++++ Dataset content
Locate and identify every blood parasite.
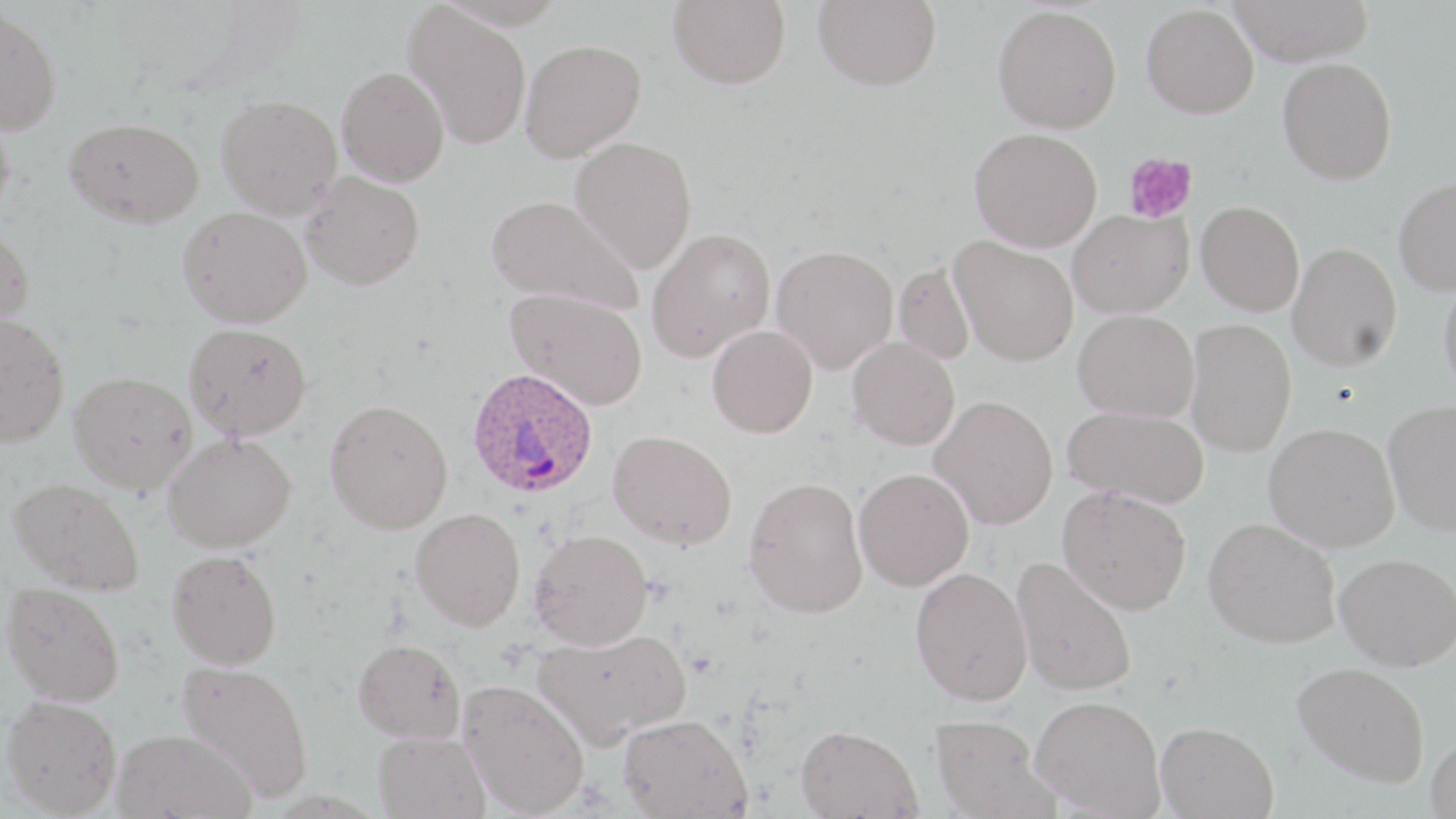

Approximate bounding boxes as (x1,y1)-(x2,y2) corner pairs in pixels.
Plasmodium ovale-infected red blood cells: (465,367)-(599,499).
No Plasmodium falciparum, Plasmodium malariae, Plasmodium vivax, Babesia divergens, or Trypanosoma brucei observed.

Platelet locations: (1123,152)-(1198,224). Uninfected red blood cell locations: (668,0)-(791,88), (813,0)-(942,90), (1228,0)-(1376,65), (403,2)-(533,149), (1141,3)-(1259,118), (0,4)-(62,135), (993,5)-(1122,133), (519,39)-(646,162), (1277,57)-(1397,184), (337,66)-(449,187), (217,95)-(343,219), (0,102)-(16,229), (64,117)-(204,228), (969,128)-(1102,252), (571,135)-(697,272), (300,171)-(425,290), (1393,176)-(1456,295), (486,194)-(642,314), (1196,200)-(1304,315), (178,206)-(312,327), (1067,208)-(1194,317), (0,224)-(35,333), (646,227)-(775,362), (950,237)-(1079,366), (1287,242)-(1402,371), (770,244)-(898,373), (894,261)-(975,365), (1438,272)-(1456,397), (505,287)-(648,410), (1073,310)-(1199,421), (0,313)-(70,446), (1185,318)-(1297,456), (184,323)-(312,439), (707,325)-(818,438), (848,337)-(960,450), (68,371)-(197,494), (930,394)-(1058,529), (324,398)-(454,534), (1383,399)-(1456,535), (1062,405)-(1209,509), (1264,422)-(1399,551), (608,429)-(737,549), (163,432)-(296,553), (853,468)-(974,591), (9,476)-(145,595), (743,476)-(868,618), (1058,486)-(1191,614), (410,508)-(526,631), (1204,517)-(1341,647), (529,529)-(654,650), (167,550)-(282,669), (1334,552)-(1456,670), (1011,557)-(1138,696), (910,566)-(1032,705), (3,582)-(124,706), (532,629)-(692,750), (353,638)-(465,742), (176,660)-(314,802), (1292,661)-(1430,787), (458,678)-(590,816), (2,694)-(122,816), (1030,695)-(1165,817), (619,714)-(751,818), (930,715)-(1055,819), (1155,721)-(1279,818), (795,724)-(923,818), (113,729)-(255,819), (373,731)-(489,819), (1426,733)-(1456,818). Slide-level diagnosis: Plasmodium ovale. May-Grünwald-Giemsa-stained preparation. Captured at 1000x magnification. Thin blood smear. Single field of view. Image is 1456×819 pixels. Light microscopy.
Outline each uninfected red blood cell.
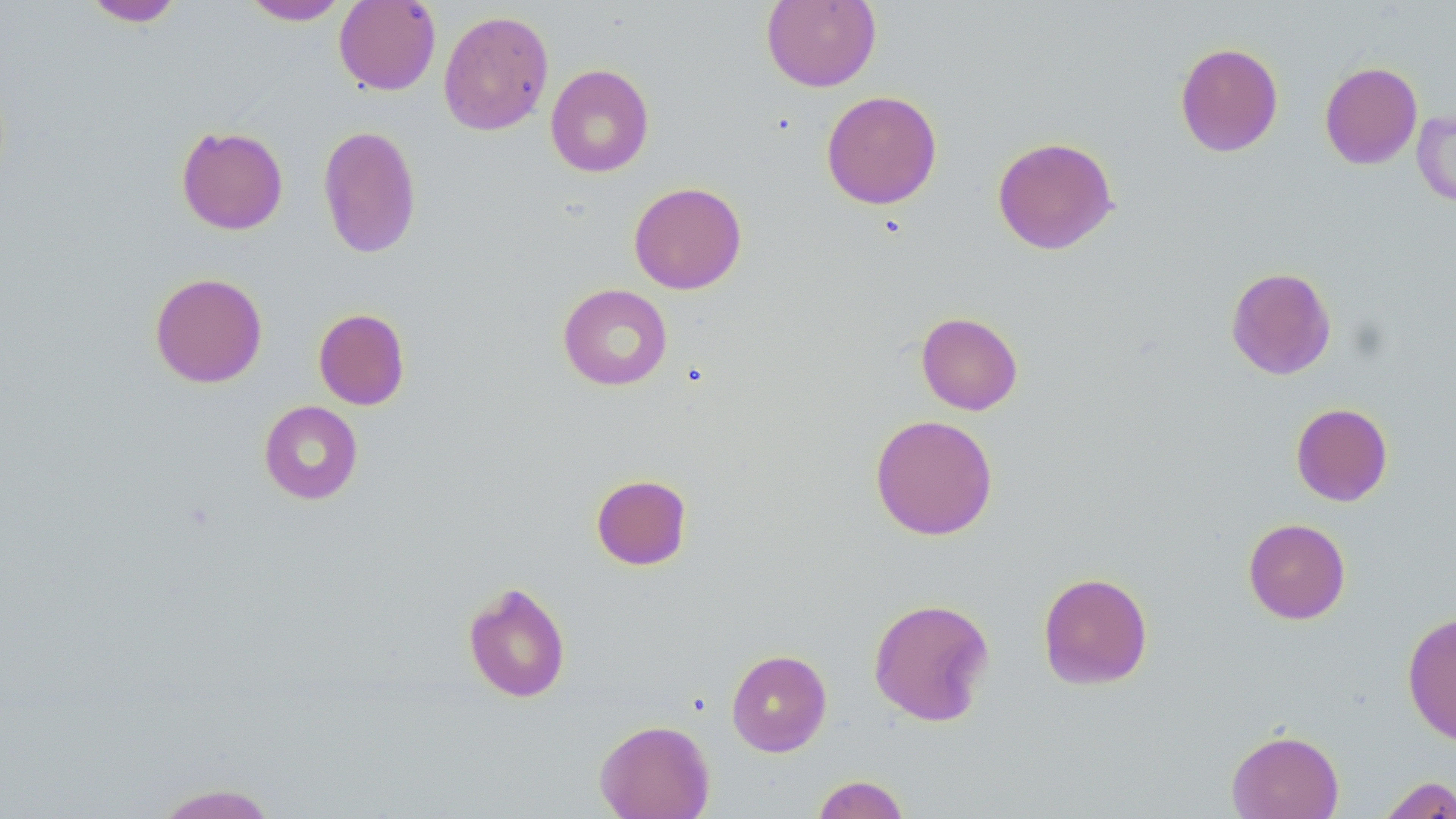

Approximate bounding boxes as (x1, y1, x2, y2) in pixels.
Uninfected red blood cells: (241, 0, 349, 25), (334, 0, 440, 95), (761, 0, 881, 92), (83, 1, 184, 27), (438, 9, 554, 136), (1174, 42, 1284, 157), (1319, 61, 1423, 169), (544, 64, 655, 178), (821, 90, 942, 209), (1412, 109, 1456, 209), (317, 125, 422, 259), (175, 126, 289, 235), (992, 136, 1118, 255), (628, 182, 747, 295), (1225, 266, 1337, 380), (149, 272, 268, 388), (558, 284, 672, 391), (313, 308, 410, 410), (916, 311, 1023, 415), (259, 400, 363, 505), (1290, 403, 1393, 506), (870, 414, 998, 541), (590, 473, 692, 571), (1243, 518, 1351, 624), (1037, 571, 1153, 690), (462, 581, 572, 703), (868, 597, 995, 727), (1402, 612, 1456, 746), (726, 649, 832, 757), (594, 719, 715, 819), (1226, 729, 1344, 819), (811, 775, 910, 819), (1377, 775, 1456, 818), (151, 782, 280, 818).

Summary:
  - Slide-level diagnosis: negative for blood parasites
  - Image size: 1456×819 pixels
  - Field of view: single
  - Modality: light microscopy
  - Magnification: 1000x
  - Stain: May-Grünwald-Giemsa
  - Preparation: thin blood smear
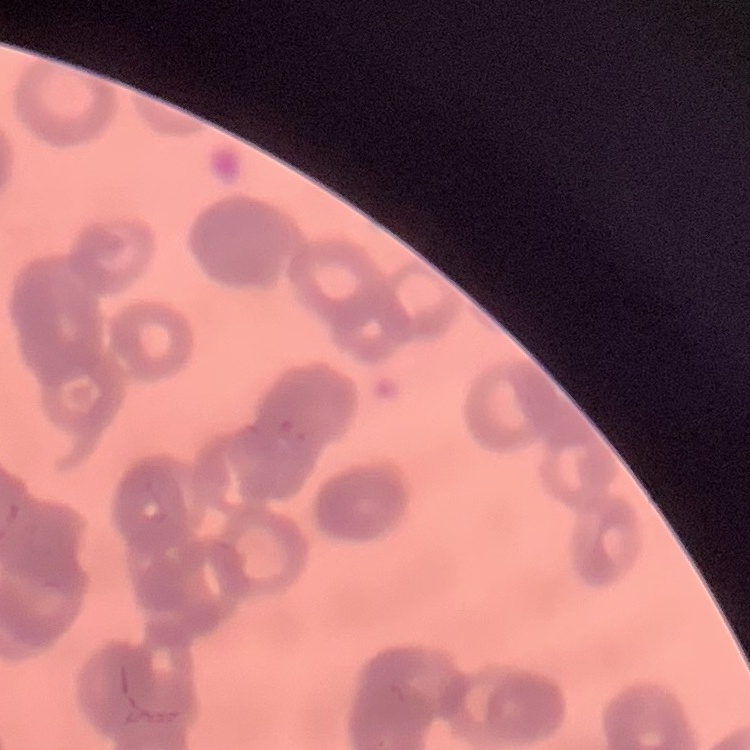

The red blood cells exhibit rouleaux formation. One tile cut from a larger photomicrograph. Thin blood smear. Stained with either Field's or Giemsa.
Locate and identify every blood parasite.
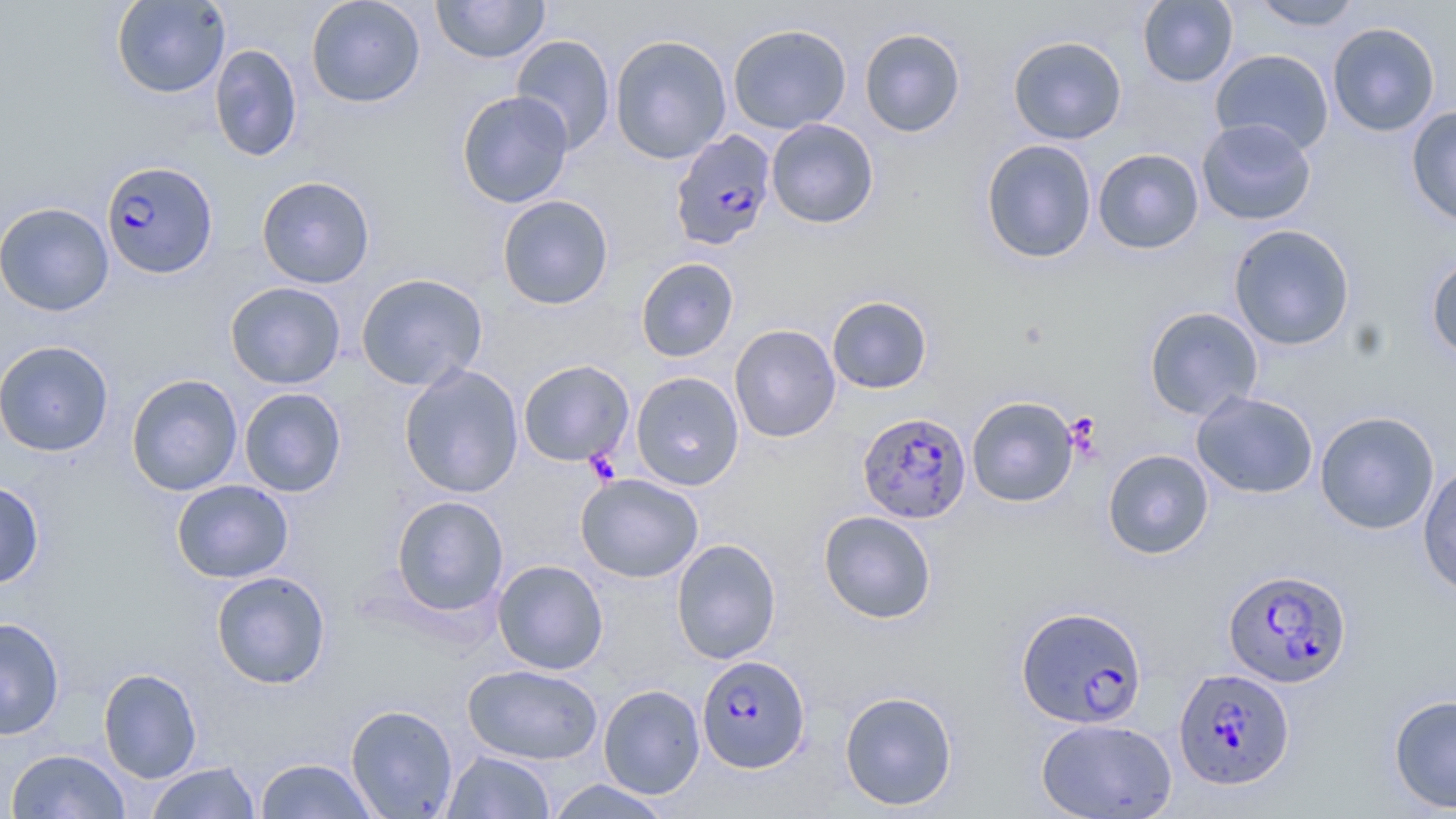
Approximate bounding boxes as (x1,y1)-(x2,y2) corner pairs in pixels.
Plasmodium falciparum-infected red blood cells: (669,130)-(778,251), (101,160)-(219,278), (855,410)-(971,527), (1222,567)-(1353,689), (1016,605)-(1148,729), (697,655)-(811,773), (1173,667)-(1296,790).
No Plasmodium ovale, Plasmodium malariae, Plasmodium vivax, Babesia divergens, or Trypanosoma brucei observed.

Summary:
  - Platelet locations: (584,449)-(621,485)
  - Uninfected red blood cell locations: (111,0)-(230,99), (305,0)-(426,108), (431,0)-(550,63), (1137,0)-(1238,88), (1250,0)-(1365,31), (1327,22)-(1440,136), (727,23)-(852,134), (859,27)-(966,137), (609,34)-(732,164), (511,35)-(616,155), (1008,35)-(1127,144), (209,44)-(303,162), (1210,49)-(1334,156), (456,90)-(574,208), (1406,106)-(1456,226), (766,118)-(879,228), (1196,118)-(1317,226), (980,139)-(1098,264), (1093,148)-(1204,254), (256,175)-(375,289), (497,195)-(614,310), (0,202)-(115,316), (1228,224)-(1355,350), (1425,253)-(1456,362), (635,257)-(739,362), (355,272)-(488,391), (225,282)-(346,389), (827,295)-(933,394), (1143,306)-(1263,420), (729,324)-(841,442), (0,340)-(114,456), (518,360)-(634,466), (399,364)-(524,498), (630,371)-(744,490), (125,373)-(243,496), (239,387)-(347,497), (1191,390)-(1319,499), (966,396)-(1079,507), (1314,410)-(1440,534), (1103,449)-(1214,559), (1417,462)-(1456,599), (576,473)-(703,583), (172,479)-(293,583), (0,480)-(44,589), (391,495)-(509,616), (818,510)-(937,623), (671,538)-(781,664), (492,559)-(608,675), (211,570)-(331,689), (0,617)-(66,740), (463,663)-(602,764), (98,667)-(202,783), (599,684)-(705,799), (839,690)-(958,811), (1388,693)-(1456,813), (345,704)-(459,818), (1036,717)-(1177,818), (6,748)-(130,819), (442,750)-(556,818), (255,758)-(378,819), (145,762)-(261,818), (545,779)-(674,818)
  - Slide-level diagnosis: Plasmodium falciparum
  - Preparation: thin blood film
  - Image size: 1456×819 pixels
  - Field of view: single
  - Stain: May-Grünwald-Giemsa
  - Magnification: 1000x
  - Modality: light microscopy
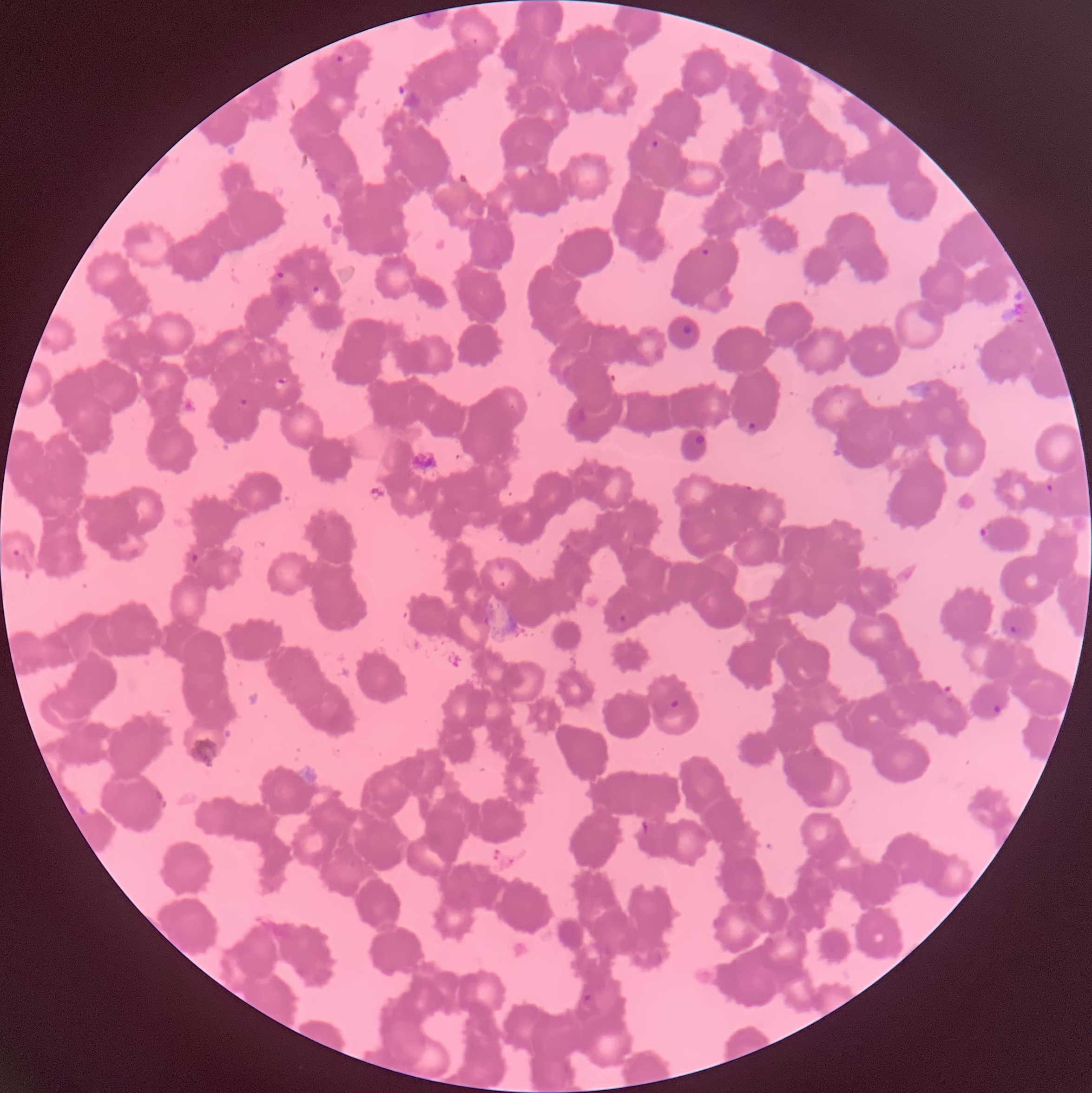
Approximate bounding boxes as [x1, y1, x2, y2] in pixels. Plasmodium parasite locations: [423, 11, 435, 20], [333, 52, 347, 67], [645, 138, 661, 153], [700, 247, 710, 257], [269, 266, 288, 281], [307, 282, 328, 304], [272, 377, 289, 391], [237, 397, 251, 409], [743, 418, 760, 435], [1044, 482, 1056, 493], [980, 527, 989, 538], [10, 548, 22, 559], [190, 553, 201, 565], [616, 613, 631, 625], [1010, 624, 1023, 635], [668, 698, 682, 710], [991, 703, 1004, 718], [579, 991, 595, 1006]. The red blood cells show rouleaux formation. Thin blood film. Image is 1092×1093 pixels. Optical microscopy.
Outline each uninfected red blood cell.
++++++++
**Assignment:** Going by the data above, give back only the lines from the one containing "The red blood cells exhibit" through the one containing "- Platelet locations: (584,449)-(621,485)", exactly as they stand, both ends included and no images.

**Task result:**
The red blood cells exhibit rouleaux formation. One tile cut from a larger photomicrograph. Thin blood smear. Stained with either Field's or Giemsa.
Locate and identify every blood parasite.
Approximate bounding boxes as (x1,y1)-(x2,y2) corner pairs in pixels.
Plasmodium falciparum-infected red blood cells: (669,130)-(778,251), (101,160)-(219,278), (855,410)-(971,527), (1222,567)-(1353,689), (1016,605)-(1148,729), (697,655)-(811,773), (1173,667)-(1296,790).
No Plasmodium ovale, Plasmodium malariae, Plasmodium vivax, Babesia divergens, or Trypanosoma brucei observed.

Summary:
  - Platelet locations: (584,449)-(621,485)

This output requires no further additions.